What is the difference between metaphor and allegory in William Golding's Lord of the Flies?
Metaphor and allegory, as the answer above indicates, are similar; both of them make comparisons, but the primary difference between them is the depth of the comparison. William Golding's Lord of the Flies is a highly symbolic novel, and he uses both metaphor and allegory to make his point.
One of the most recognizable metaphors Golding uses in the novel is the beast. While the term beast is used to name many actual things in the story (such as creeping vines, pigs, a parachutist), Simon recognizes the truth that they are the beast. Golding is comparing what the boys have become--out-of-control savages who have no restraints or authority which they must obey--to beasts. In his conversation with the pig's head known as Lord of the Flies, Simon discovers this truth:
“Fancy thinking the Beast was something you could hunt and kill!” said the head. For a moment or two the forest and all the other dimly appreciated places echoed with the parody of laughter. “You knew, didn’t you? I’m part of you? Close, close, close! I’m the reason why it’s no go?

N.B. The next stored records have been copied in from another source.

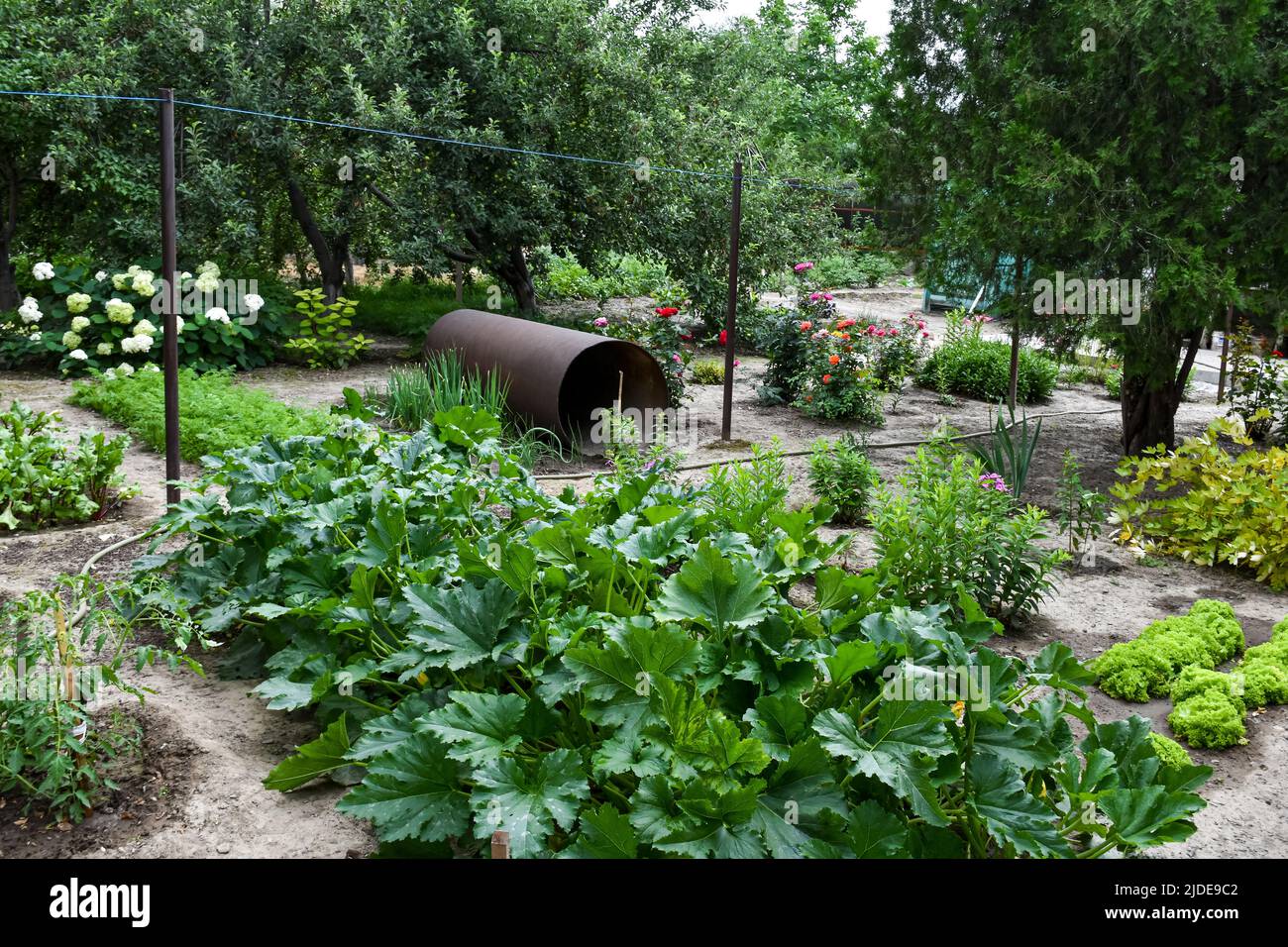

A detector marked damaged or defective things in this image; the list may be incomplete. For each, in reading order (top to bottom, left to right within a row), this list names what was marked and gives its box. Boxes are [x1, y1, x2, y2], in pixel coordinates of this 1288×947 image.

rusted cylinder end [424, 311, 670, 456]
rusty metal pipe [424, 311, 670, 456]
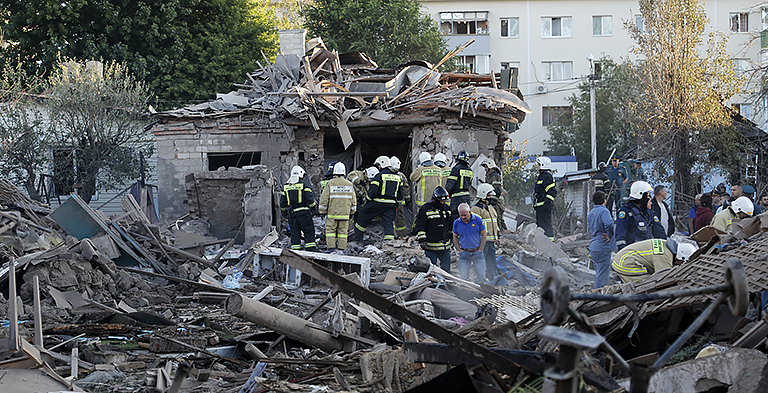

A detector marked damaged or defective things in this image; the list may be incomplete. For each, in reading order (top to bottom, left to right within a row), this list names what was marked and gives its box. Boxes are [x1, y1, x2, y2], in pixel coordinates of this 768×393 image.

broken window frame [440, 11, 488, 35]
broken window frame [500, 16, 520, 37]
broken window frame [540, 16, 568, 37]
broken window frame [592, 14, 612, 35]
broken window frame [728, 12, 748, 33]
broken window frame [544, 60, 572, 81]
shattered roof [154, 38, 528, 147]
broken window frame [544, 105, 572, 126]
broken wooden beam [225, 290, 344, 352]
broken wooden beam [280, 250, 524, 376]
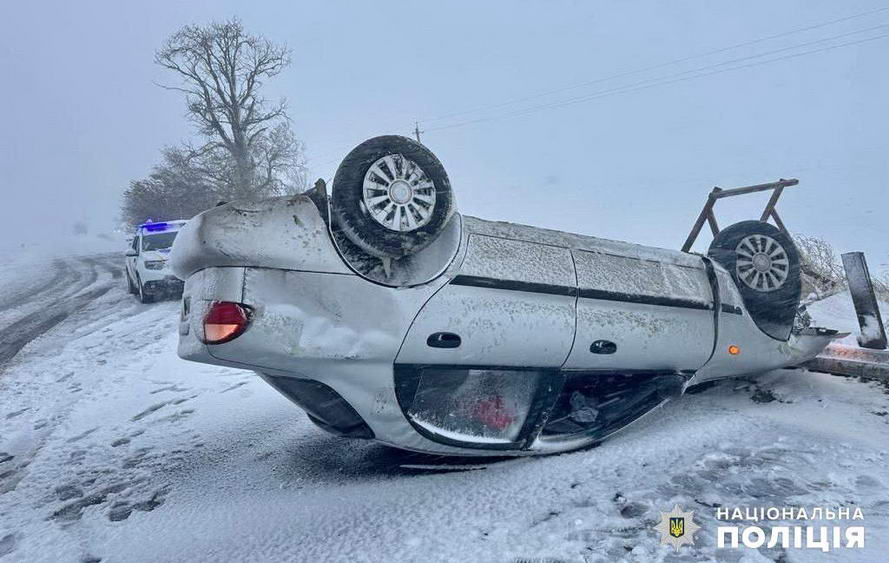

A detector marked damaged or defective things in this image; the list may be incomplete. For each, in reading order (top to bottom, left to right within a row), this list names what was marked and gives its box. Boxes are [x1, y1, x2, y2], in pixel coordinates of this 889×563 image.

overturned silver car [170, 137, 836, 458]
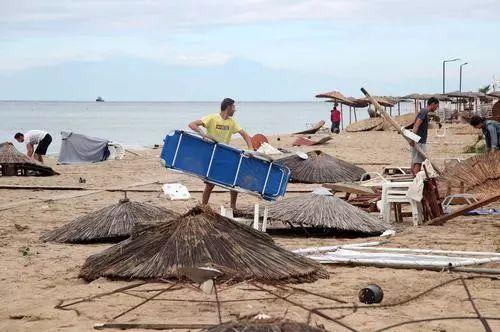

Why things are what they are?”
That is the metaphor: the beast is them.
Golding's use of metaphor on a larger scale becomes an allegory. These proper English schoolboys, who do know how to live in a civilized manner and obey rules, are deposited on an island on which there are no adults. The only rules they have are those they make for themselves, but those are soon ignored or broken. They live without any restraints and they eventually become what Golding calls "savages." They destroy and they kill, things they would never do in their "real" worlds.
What these boys (and remember, they really are just children) do and become over the course of the novel is a picture of unchecked human nature. Their transformation from boy to savage is the allegory Golding uses to make this point.
Question: What is the difference between a metaphor and an allegory? Can you please include examples?
Answer: A metaphor is typically a phrase that is used as a comparison to seemingly unrelated objects or actions. A metaphor is a rhetorical trope that represents the first subject as being similar or equal to a second object or subject in any way.
An allegory is also a representation of comparisons but on a much deeper note. An allegory typically consist of a longer passage of comparisons than just a phrase; it also includes more details than a metaphor. An allegory is usually symbolically substituted for something else. A meaningful historical/geopolitical event or a wider abstract concept is usually the goal of an allegory. Metaphors are mainly used in language, whereas allegories can be used in language, painting, sculpting, etc.
EXAMPLES OF KNOWN METAPHORS: All the World's a stage, Killing him with Kindness, Frozen with fear, My stomach was a bottomless pit.
EXAMPLES OF KNOWN ALLEGORIES:
Example #1: In the novel, Lord of the Flies it provides a compelling allegory of human nature, illustrating the three sides of the psyche through its sharply-defined main characters.
Example # 2: A symbolic representation: The blindfolded figure with scales is an allegory of justice.